A seven-day-old Caucasian baby girl with DS was referred to our department due to hyperleukocytosis. The baby was born by vaginal delivery at 39 weeks and two days of gestation. Her Apgar scores were 8 and 9 at one and five minutes, respectively. Her birth weight and body length were 3420 g and 49 cm, respectively. Our patient showed typical signs consistent with trisomy 21 confirmed by karyotype analysis (47, XX, +21). The second day after birth, she presented to our facility with reduced feeding intake. Peripheral blood test results revealed a white blood cell (WBC) count of 70.8 × 10
9 cells/mm
3 with 70% of blasts. Due to hyperleukocytosis our patient was referred to the Hematology Oncology Unit of the Second Pediatric Department of Aristotle University of Thessaloniki. On admission our patient had hepatosplenomegaly, abdominal distension, hypotonia and dyspnea, probably due to hyperviscosity. Echocardiography revealed a ventricular septal defect (VSD), pericardial effusion and persistent pulmonary hypertension of newborn (PPHN).
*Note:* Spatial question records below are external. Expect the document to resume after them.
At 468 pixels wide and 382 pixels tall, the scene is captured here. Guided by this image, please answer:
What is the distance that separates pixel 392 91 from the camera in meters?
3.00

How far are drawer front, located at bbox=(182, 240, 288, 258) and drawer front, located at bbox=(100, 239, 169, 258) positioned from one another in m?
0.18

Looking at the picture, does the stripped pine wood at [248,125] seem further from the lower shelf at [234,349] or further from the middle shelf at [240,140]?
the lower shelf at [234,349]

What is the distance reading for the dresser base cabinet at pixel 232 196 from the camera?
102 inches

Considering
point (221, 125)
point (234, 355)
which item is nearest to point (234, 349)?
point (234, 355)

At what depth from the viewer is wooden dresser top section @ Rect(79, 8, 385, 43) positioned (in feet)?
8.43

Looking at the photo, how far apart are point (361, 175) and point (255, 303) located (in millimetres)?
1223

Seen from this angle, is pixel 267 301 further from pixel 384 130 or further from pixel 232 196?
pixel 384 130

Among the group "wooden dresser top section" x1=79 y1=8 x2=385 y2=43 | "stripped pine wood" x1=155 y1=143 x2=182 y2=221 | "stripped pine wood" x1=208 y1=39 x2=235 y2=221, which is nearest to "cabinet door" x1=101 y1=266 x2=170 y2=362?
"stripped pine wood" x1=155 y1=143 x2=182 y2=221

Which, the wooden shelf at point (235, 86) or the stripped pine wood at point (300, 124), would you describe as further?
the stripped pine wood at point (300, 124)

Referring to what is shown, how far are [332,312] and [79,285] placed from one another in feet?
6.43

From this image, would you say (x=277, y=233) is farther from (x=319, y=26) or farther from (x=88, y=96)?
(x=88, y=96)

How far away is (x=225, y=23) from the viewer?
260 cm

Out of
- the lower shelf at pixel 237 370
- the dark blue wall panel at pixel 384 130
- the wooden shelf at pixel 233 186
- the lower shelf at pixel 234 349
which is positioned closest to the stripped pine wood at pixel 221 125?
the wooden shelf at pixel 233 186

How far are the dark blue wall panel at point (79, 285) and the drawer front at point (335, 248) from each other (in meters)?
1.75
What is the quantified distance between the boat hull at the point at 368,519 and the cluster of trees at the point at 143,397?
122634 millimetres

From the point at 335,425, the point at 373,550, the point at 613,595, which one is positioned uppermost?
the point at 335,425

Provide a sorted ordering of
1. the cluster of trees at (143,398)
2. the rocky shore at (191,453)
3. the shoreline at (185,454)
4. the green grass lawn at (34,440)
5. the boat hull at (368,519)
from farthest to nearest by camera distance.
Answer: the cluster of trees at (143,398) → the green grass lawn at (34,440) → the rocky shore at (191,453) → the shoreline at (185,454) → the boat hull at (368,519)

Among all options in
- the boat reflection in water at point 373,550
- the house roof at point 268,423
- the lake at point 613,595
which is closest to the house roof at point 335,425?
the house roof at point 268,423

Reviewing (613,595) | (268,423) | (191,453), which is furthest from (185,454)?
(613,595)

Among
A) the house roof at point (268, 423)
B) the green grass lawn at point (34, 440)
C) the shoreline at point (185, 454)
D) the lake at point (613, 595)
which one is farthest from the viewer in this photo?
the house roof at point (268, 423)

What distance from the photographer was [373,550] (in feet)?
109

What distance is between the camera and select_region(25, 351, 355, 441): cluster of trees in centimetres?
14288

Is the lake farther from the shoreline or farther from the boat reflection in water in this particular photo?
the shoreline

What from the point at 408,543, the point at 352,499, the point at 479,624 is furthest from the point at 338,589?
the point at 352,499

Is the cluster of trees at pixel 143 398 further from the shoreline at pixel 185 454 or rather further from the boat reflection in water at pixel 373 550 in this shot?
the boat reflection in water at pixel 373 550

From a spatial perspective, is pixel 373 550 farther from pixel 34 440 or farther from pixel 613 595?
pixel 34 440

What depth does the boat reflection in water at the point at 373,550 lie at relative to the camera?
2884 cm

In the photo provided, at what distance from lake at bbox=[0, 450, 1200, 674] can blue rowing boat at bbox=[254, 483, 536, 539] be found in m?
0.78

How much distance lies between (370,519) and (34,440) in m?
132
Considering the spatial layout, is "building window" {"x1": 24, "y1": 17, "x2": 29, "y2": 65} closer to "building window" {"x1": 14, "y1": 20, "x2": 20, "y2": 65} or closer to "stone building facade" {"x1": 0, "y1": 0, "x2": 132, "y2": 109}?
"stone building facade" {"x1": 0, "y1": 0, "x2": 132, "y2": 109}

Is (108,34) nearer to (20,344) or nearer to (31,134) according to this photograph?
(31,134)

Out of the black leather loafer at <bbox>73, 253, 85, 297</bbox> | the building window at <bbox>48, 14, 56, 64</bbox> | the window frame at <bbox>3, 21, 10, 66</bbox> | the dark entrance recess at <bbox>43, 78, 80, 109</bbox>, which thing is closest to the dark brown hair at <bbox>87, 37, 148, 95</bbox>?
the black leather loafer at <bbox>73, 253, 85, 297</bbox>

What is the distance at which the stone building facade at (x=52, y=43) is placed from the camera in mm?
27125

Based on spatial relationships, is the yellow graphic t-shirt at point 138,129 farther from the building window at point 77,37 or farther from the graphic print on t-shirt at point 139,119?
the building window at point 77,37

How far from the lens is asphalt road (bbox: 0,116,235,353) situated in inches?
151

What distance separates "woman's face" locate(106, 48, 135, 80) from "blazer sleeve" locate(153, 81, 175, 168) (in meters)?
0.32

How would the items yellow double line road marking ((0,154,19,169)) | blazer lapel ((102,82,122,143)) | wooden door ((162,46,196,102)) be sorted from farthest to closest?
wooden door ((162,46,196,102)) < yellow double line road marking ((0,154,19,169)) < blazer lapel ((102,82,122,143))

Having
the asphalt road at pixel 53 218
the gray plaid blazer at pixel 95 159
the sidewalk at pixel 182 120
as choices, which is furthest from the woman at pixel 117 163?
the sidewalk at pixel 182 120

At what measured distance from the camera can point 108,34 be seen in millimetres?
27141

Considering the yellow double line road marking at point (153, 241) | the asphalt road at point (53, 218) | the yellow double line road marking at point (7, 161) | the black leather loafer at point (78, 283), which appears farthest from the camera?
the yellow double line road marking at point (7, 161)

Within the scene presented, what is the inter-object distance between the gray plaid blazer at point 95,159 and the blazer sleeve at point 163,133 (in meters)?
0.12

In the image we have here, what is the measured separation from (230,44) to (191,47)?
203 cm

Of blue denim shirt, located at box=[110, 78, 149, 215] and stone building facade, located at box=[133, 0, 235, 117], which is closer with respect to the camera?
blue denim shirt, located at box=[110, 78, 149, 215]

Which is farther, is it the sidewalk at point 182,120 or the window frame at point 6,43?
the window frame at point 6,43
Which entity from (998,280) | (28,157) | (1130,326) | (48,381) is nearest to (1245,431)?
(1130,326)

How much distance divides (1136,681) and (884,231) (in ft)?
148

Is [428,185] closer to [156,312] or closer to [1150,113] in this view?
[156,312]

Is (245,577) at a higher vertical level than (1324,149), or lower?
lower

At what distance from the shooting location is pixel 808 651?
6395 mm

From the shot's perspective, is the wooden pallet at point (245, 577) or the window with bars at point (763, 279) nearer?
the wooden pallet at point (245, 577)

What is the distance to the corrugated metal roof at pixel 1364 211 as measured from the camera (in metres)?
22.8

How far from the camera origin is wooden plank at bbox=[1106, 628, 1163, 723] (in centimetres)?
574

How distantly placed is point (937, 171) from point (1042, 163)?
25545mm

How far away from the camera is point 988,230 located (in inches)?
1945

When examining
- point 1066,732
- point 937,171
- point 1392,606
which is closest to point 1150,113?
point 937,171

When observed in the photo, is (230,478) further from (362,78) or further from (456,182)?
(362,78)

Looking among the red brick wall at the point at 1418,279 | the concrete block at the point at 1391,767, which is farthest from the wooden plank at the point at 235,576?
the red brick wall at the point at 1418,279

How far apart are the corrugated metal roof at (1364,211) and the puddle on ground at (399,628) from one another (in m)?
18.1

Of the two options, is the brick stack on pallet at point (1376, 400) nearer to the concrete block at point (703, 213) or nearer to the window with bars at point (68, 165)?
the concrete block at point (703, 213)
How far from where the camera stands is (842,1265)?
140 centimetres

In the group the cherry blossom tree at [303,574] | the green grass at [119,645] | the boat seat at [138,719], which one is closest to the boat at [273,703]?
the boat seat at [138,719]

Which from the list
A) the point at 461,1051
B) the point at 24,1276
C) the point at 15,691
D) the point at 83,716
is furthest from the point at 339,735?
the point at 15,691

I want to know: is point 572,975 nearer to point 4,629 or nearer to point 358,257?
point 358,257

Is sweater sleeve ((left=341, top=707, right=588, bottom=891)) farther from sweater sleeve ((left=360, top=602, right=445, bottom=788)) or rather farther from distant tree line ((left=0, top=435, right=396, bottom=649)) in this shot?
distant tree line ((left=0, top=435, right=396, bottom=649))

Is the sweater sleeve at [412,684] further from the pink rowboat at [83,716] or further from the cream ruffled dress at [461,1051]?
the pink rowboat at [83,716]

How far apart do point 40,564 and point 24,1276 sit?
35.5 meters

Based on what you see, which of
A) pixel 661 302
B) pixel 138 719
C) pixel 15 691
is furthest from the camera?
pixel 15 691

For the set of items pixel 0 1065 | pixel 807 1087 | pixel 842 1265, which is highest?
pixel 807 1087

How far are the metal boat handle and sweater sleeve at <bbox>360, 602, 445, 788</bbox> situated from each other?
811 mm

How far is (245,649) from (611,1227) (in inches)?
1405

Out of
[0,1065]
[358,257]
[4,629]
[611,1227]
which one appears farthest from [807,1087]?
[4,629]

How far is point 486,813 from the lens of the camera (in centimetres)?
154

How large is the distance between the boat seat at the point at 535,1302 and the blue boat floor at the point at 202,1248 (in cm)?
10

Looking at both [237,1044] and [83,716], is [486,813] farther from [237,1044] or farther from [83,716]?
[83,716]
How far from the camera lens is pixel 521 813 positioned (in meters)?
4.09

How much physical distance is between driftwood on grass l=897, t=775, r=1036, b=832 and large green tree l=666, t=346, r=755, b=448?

An ultrasound scan of the abdomen confirmed hepatosplenomegaly with an increased echo signaling of the liver. Biochemical data revealed increasing levels of lactate dehydrogenase (LDH) (2027IU/L), serum inorganic phosphorus (P) (6.0 mg/dL) and uric acid (UA) (4.2 mg/dL). Results of blood gas analysis performed on admission were in the normal ranges. The laboratory hematological, biochemistry and coagulation test results on admission are shown in Table
1. Bone marrow aspiration revealed hypercellular marrow with an excess of blasts. Antigenitically, the blasts were negative for myeloperoxidase, positive for CD33, CD34 and CD61, and showed weak coexpression of CD7. The lymphoid and erythroid populations exhibited no antigenic aberrations or atypicality. On the basis of the blast cell immunophenotype, the presentation suggested a diagnosis of TMD. Our patient was put on antileukemic treatment with cytosine-arabinoside (Ara-C) (1.5 mg/kg per day for eight consecutive days) (day three) due to persistence of hyperleukocytosis and deterioration of respiratory function (dyspnea, tachypnea). Parental written informed consent was obtained prior to chemotherapy initiation. Biochemistry test results after initiation of antineoplastic treatment (day four) revealed increased levels of serum potassium, serum inorganic phosphorus and a marginally elevated level of uric acid (Table
1). Due to the fact that our patient had hyperleukocytosis and elevated LDH levels that meant a high tumor burden, we decided to treat her for the increased risk of TLS development. Therefore, she was put on rasburicase (0.2 mg/kg), fluid therapy and forced diuresis treatment immediately. Metabolic parameters were normalized seven days after the initiation of rasburicase treatment (day 10). Laboratory hematological, biochemistry and coagulation test values on day four (initiation of rasburicase) and 10 (end of rasburicase administration) are shown in Table
1. Peripheral blasts disappeared by day eight after the initiation of Ara-C. Due to hepatosplenomegaly and pericardial effusion, she developed mild respiratory distress without requiring ventilation. Our patient was discharged at the age of six weeks with no further complications and is currently well at the age of nine months.
Table 1
Laboratory hematological, biochemistry and coagulation test values from our patient on admission, on day four (initiation of rasburicase) and day 10 (end of rasburicase administration)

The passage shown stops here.